● Requisito 1: Liste todos os campos de concentração em que Ruth Klüger esteve internada, segundo o texto sobre ela.
● Requisito 2:
Responda com base no texto sobre Ruth Klüger:
(a) Em que cidade e em que ano ela nasceu?
(b) Com que idade ela morreu?
(c) De qual campo ela conseguiu fugir e na companhia de quem?
● Requisito 3: Prossiga com o texto sobre Ruth Klüger a partir do ponto em que ele termina.

━━ Trecho do documento

“Para lidar com fantasmas, é preciso atraí-los com carne fresca, do presente. Há que entretê-los com superfícies de atrito para fazê-los sair de seu repouso e pô-los em movimento.” – Ruth Klüger, Paisagens da Memória, p. 74.
Ruth acaba de nos deixar (6 de outubro de 2020), aos 88 anos.
Nascida em Viena em 1931, a judia-austríaca Ruth Klüger muito cedo sofreu as agruras da barbárie nacional-socialista, em decorrência do Anschluss: em 1942, com apenas 11 anos, foi internada no campo de concentração de Theresienstadt, depois em Auschwitz-Birkenau, e finalmente em Christianstadt, de onde conseguiu fugir em 1945, junto com sua mãe, indo, pouco depois, residir nos Estados Unidos.

━━━━
━━ Linhas exibidas

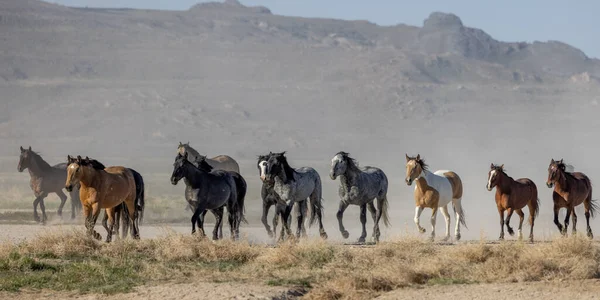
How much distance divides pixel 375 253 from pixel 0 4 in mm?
136018

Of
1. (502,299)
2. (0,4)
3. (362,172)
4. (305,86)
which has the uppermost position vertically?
(0,4)

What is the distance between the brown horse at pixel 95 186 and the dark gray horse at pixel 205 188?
38.8 inches

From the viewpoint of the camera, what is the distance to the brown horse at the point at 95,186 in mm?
19094

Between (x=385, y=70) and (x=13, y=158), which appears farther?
(x=385, y=70)

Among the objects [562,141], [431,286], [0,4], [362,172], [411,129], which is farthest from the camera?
[0,4]

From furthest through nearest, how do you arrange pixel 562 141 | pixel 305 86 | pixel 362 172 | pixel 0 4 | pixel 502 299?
pixel 0 4 → pixel 305 86 → pixel 562 141 → pixel 362 172 → pixel 502 299

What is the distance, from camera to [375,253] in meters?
17.9

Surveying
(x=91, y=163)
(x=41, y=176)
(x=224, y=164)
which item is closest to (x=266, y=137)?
(x=224, y=164)

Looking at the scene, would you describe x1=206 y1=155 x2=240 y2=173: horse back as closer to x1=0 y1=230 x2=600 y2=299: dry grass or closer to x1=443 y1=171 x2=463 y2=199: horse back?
x1=443 y1=171 x2=463 y2=199: horse back

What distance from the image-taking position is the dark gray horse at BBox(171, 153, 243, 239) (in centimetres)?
2031

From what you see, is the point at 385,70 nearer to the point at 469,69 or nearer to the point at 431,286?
the point at 469,69

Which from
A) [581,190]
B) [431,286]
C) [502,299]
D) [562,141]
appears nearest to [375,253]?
[431,286]

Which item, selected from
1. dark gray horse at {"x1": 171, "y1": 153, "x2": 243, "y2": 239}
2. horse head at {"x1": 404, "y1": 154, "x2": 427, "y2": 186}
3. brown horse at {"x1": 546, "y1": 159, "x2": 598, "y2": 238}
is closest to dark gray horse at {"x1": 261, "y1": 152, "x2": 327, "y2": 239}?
dark gray horse at {"x1": 171, "y1": 153, "x2": 243, "y2": 239}

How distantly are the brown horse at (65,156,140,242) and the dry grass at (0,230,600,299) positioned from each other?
765mm
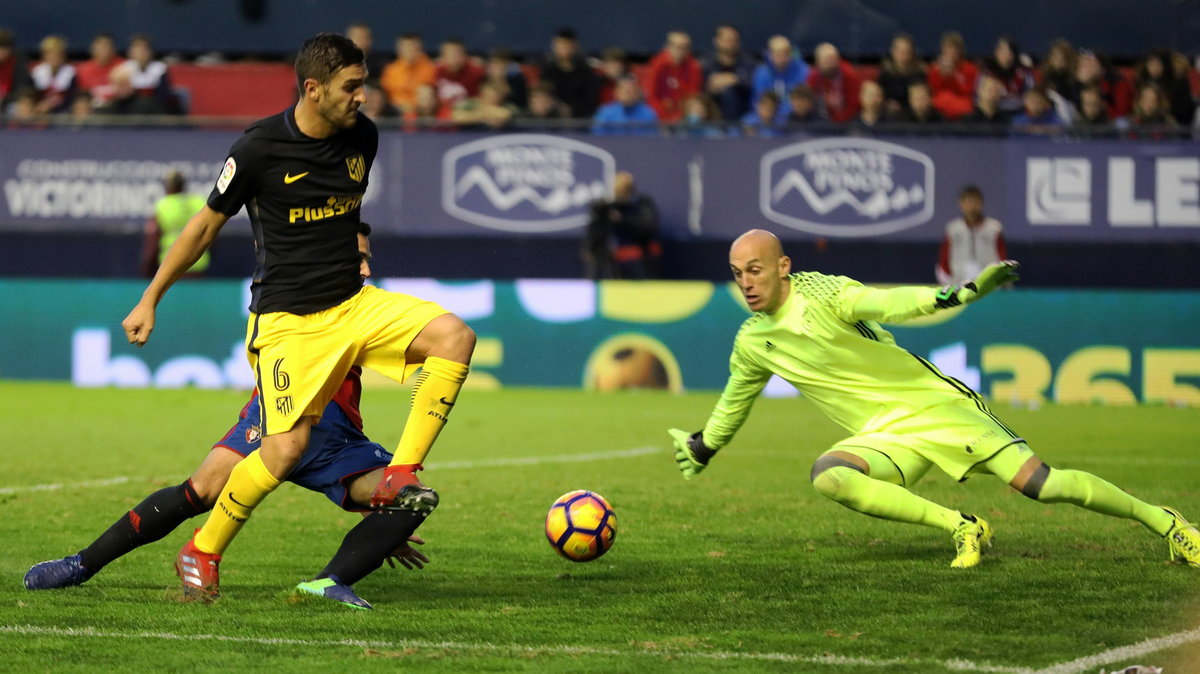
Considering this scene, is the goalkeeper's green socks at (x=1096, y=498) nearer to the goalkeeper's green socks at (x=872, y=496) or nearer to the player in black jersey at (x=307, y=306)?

━━━━

● Resposta final 1: Theresienstadt, Auschwitz-Birkenau e Christianstadt.

● Resposta final 2:
(a) Em Viena, em 1931.
(b) Aos 88 anos.
(c) De Christianstadt, junto com sua mãe.

● Resposta final 3:
Paisagens da memória, seu livro-testemunho publicado em 1992, tem lugar de destaque no que proponho chamar de “Segunda geração de escritos sobre a Shoah”, ou seja, textos que vieram à luz quando já se conhecia razoavelmente bem o que tinha acontecido durante o período nazista. Nas palavras da escritora (p. 73-74),
“É um absurdo querer apresentar os campos, tal qual foram outrora, no sentido espacial. Entretanto, é quase tão absurdo querer descrevê-los com palavras como se nada houvesse entre nós e o tempo em que existiram. Os primeiros livros após a guerra talvez ainda tivessem feito isso, aqueles livros que ninguém queria ler, mas é justamente a partir deles que nosso pensar se transformou, tanto que hoje não posso falar a respeito dos campos como se fosse a primeira, como se ninguém tivesse falado deles, como se todos que estão lendo agora não soubessem tanta coisa sobre eles, até mais do que suficiente, e como se tudo isso já não tivesse sido explorado – no sentido político, estético e também kitsch.”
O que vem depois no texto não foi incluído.